■ **The task**
Repeat the listing below exactly. Pictures do not belong in the copy.

___ Provided data

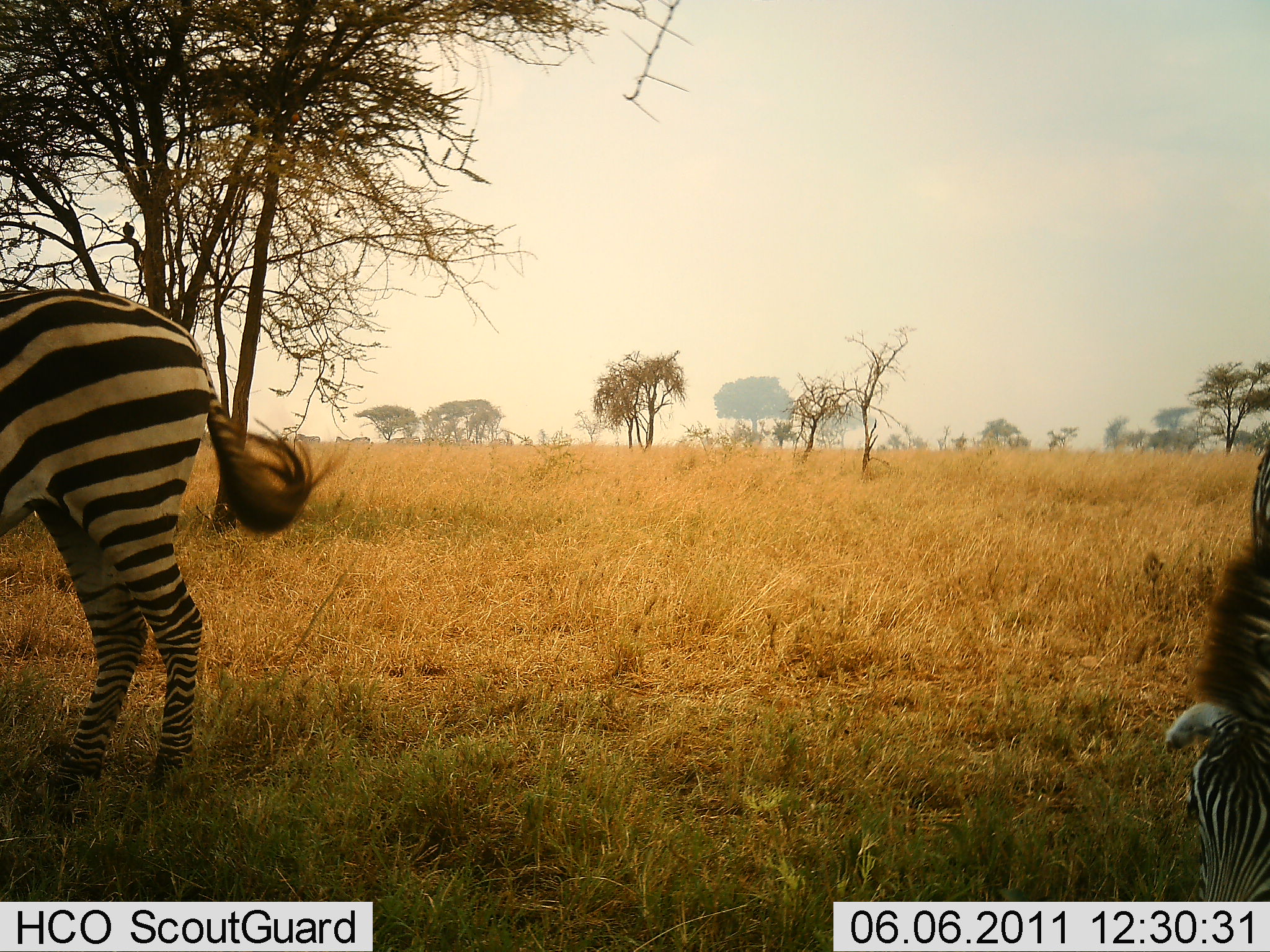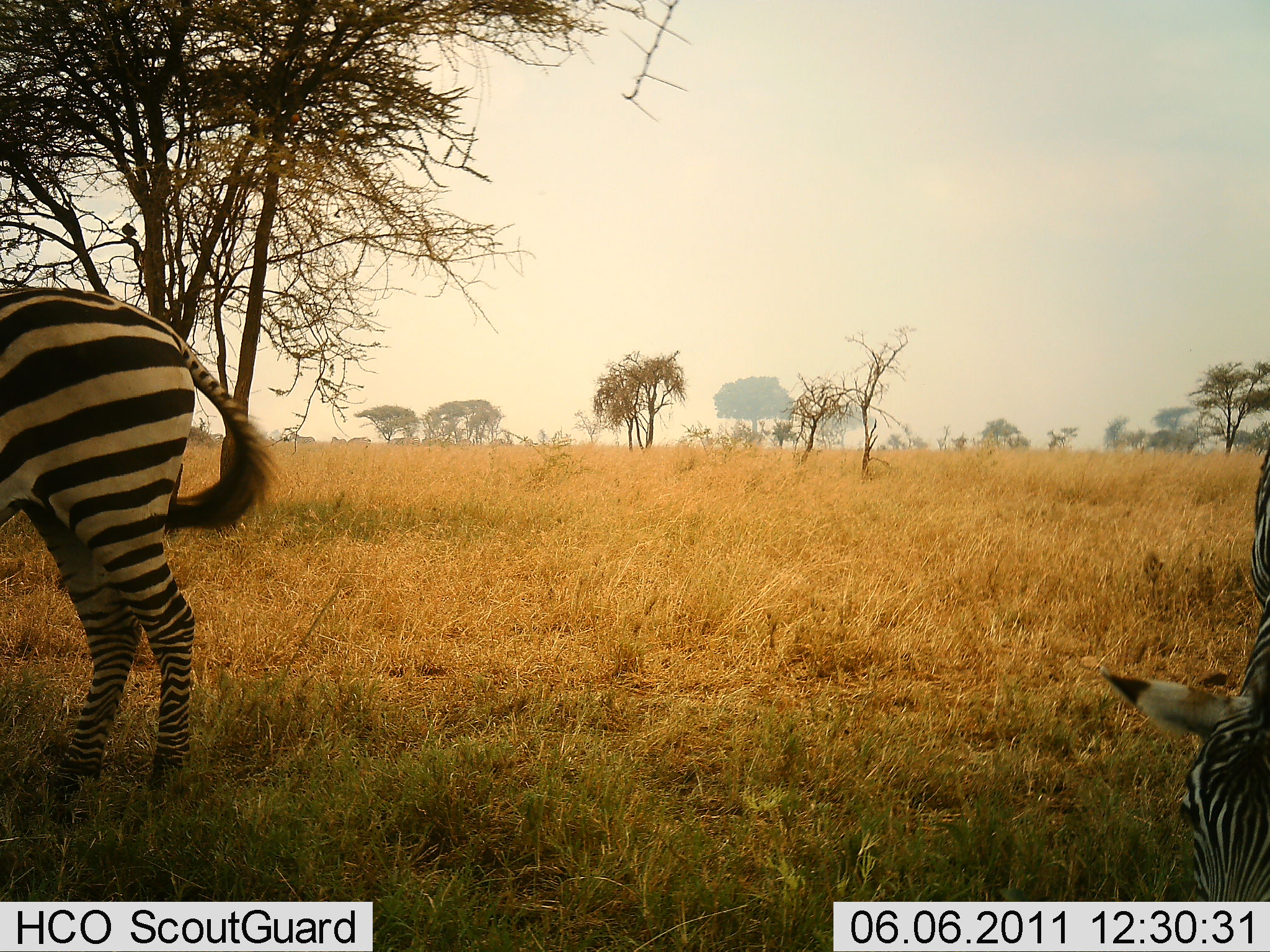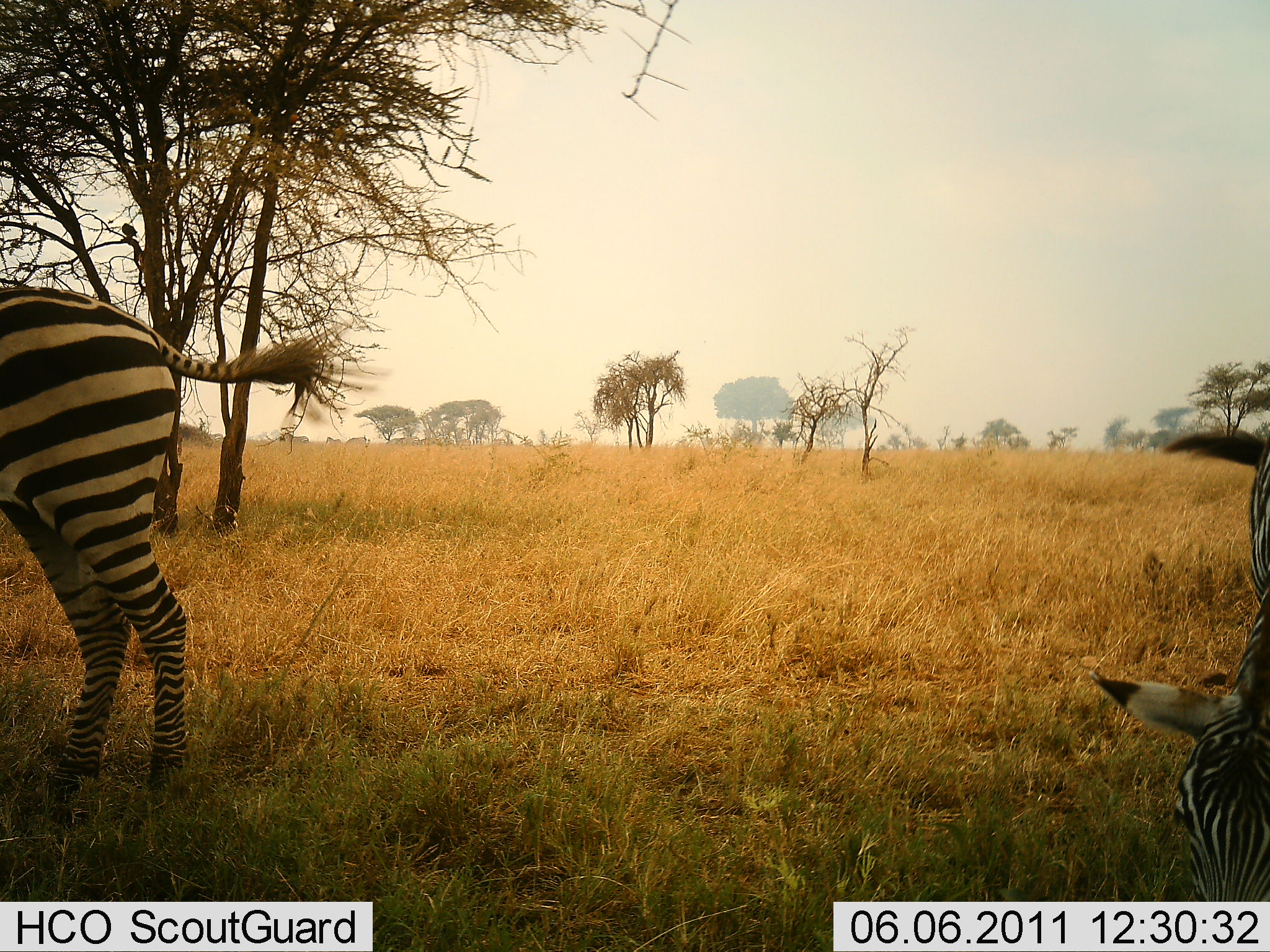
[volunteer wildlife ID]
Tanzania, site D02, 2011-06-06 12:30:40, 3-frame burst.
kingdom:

______

■ **Solution to the exercise**
[volunteer wildlife ID]
Tanzania, site D02, 2011-06-06 12:30:40, 3-frame burst.
kingdom:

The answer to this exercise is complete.